- Jared Canright, Physics, UW Seattle
- Suzanne White Brahmia, Physics, UW Seattle
Abstract:The Novel Observations in Mixed Reality (NOMR) project in the UW Physics Education Research Group applies modern virtual reality technology to teach experimental physics skills by simulating phenomena that do not exist in our universe. By exploring and characterizing unheard-of and Google-proof physical phenomena, students gain authentic experience developing scientific models. Like practicing scientists, students generate explanations for unknown phenomena, contrasting with typical lab experiences in which there is a “right answer” to be judged against or “confirm.” We postulate that NOMR labs can develop students’ ability to generate hypotheses and develop mathematical models to describe new physical phenomena, fostering expert-like beliefs and habits of mind about experimental physics. By examining students’ lab reports through the lens of the Investigative Science Learning Environment (ISLE) rubrics, we assess NOMR labs’ impact on students’ experiment design and model generation skills. Likewise, the Colorado Learning Attitudes About Science Survey for Experimental Physics (E-CLASS) administered at the beginning and end of the course tracks students’ shifts in beliefs and habits of mind about experimental physics.
In this work, we discuss findings from the administration of NOMR labs in a sophomore-level experimental physics course of ~120 students at UW in Fall 2020. Emergent insights from our hybrid approach to running VR labs suggest that targeted VR experiences can enable unique improvements to synchronous group collaboration activities in remote learning. Our analysis of students’ development of experimental physics skills can inform the design and administration of further VR labs for physics and adjacent scientific disciplines that create opportunities for authentic practice of scientific model development at the early undergraduate level. Comparison of E-CLASS data taken in Fall 2020 and in the Fall 2019 in-person, non-VR administration of the same course suggests that VR labs can provide a pedagogically comparable equivalent to an in-person lab experience.
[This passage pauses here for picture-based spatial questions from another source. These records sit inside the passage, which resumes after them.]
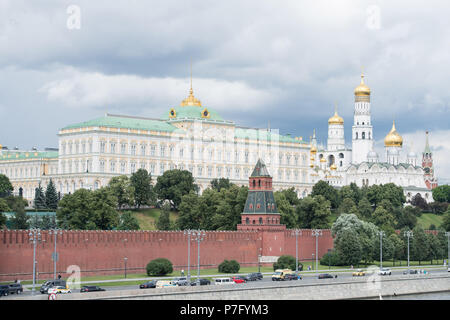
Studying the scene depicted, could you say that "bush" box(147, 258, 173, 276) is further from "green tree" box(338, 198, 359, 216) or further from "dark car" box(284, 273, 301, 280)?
"green tree" box(338, 198, 359, 216)

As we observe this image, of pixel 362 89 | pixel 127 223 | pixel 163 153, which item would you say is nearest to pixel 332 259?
pixel 127 223

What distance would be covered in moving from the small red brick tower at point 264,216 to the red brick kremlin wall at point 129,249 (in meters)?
0.09

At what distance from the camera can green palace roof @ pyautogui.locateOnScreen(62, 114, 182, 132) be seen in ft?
453

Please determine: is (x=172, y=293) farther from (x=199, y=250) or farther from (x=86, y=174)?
(x=86, y=174)

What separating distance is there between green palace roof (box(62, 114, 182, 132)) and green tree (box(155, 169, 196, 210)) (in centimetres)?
1679

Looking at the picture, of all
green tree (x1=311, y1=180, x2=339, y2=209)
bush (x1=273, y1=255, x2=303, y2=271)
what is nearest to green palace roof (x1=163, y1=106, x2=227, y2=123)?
green tree (x1=311, y1=180, x2=339, y2=209)

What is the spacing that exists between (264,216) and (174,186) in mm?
27818

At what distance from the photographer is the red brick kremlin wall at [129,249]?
246 ft

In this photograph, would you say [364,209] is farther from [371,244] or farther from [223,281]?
[223,281]

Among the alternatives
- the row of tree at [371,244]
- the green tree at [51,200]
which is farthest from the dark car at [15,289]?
the green tree at [51,200]

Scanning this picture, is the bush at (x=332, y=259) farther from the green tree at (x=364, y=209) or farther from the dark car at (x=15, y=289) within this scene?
the dark car at (x=15, y=289)

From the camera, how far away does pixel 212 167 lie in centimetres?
14900
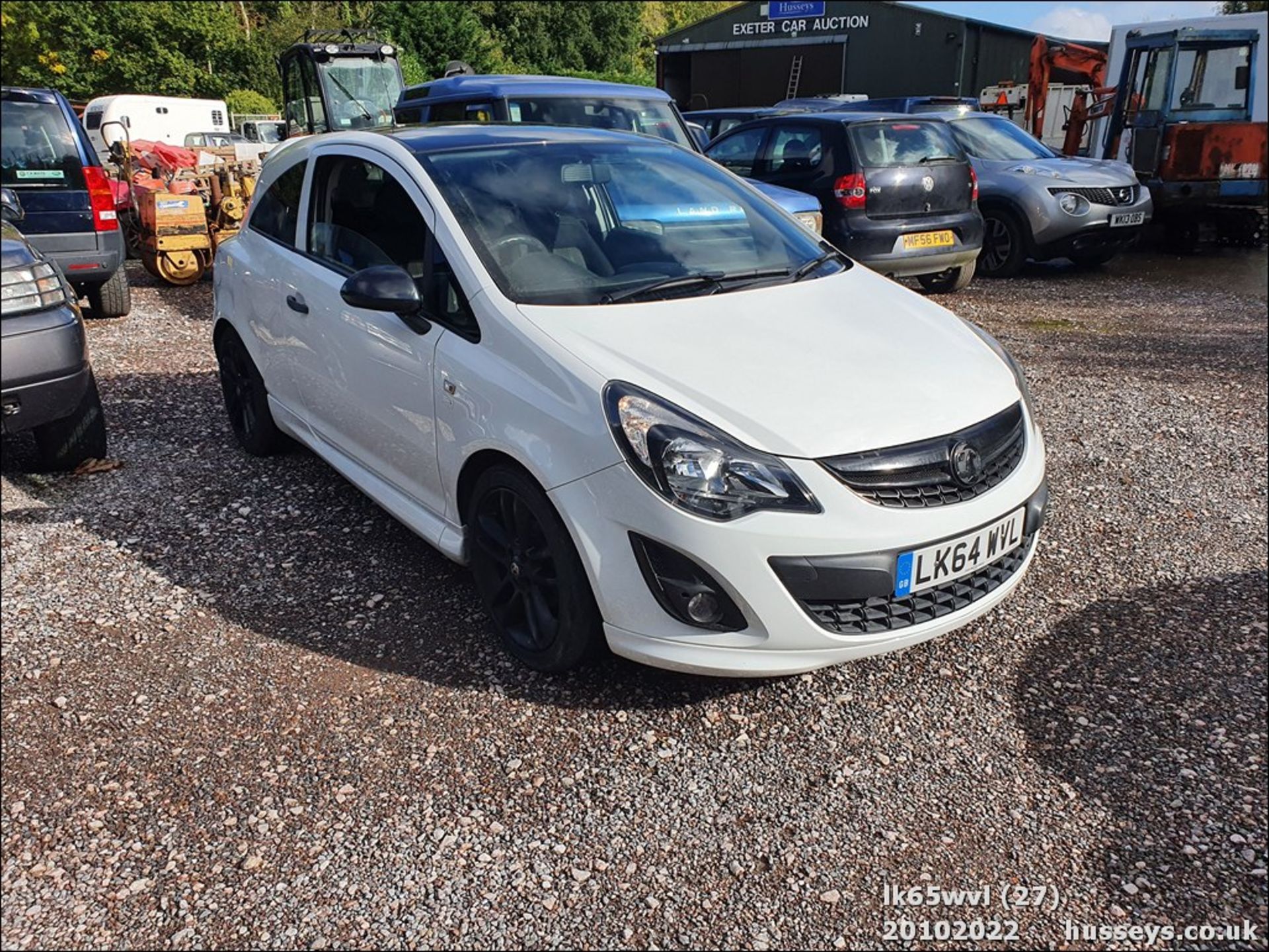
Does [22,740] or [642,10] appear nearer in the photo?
[22,740]

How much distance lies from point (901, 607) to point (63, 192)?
25.3ft

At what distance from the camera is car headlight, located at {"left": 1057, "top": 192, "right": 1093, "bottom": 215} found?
33.4ft

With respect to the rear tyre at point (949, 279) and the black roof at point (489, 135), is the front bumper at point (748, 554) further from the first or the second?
the rear tyre at point (949, 279)

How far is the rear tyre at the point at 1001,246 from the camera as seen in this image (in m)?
10.5

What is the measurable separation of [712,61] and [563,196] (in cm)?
3365

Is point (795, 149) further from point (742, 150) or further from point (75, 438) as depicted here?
point (75, 438)

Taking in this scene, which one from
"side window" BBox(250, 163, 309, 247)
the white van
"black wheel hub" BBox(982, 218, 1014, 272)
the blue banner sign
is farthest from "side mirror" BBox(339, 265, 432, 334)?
the blue banner sign

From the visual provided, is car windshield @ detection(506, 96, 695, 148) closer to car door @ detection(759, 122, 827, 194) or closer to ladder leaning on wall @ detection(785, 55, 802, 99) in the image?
car door @ detection(759, 122, 827, 194)

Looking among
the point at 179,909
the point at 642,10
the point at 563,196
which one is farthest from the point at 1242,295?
the point at 642,10

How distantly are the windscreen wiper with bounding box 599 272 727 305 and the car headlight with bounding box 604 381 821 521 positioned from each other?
72cm

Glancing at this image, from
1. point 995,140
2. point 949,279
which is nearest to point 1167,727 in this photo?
point 949,279

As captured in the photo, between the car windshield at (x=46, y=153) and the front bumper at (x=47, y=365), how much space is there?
5230mm

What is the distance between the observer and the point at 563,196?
3.56m

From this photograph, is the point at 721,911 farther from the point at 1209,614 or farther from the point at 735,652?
the point at 1209,614
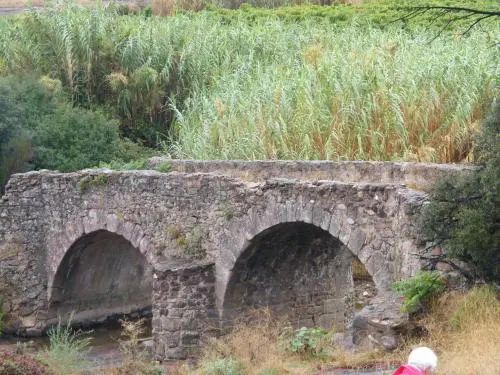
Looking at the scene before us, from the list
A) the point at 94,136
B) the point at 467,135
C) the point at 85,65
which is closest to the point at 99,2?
the point at 85,65

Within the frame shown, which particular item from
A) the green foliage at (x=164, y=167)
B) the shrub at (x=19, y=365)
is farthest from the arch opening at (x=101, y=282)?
the shrub at (x=19, y=365)

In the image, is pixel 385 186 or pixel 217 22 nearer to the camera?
pixel 385 186

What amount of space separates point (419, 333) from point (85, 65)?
1571 cm

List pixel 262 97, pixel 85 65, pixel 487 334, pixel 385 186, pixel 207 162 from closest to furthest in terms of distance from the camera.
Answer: pixel 487 334
pixel 385 186
pixel 207 162
pixel 262 97
pixel 85 65

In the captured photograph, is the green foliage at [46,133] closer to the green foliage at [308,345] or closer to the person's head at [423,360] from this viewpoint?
the green foliage at [308,345]

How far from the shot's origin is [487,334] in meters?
9.70

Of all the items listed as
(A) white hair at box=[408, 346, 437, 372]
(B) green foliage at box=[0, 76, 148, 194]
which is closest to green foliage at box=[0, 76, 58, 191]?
(B) green foliage at box=[0, 76, 148, 194]

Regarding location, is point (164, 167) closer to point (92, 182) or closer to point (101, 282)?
point (92, 182)

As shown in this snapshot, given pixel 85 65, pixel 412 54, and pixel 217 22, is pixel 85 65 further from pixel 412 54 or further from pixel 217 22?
pixel 412 54

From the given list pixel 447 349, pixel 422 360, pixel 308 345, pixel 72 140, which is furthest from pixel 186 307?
pixel 422 360

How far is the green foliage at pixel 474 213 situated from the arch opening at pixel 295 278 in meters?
3.96

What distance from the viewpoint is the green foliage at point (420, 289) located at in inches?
419

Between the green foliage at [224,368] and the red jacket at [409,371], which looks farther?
the green foliage at [224,368]

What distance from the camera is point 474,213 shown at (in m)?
10.2
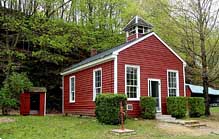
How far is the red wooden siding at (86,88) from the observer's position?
15882mm

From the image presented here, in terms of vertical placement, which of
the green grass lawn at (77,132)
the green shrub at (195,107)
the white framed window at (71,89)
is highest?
the white framed window at (71,89)

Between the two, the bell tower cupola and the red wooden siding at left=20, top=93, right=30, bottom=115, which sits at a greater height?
the bell tower cupola

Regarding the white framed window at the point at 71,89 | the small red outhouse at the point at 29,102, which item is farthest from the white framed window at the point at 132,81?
the small red outhouse at the point at 29,102

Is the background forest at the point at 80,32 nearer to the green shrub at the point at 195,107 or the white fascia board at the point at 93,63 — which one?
the green shrub at the point at 195,107

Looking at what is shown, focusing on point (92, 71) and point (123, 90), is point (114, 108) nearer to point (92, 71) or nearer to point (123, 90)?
point (123, 90)

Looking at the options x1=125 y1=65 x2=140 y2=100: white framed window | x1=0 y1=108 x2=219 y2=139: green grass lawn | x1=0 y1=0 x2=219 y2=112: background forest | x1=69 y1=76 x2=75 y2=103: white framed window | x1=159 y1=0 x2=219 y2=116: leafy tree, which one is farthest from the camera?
x1=69 y1=76 x2=75 y2=103: white framed window

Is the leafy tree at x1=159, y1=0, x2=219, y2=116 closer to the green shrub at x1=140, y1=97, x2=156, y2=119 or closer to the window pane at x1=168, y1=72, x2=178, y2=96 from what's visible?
the window pane at x1=168, y1=72, x2=178, y2=96

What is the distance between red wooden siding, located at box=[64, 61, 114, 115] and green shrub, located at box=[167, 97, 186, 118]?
12.7 feet

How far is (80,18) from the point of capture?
1168 inches

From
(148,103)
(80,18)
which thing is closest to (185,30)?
(148,103)

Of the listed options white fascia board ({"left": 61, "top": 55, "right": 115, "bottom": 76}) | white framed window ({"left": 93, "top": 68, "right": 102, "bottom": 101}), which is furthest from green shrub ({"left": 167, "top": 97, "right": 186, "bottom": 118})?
white fascia board ({"left": 61, "top": 55, "right": 115, "bottom": 76})

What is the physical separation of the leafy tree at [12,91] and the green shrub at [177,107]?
9768mm

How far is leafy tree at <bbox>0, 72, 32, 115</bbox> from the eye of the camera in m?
18.2

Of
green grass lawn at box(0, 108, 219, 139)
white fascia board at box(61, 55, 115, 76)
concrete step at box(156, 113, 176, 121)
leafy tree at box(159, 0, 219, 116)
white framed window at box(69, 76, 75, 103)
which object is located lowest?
green grass lawn at box(0, 108, 219, 139)
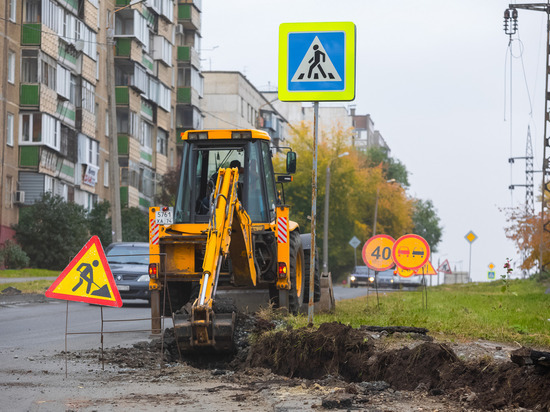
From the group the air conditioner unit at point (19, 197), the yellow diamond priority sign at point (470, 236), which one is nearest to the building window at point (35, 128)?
the air conditioner unit at point (19, 197)

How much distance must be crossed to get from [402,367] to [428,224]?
129m

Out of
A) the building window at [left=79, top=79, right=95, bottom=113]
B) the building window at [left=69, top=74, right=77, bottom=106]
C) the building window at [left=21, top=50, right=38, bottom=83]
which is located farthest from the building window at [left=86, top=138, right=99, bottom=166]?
the building window at [left=21, top=50, right=38, bottom=83]

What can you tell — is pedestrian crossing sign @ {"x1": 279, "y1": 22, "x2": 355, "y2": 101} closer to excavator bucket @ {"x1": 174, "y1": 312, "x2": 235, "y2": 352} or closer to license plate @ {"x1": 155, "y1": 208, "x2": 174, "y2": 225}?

In this work, we discuss the administration of NOMR labs in a sophomore-level experimental physics course of ~120 students at UW in Fall 2020, emergent insights from a hybrid approach to running VR labs, and our measurements of students' shift in experimental physics thinking over the course. Insights from our findings will inform the design and future use of VR labs in remote contexts and other educational application areas.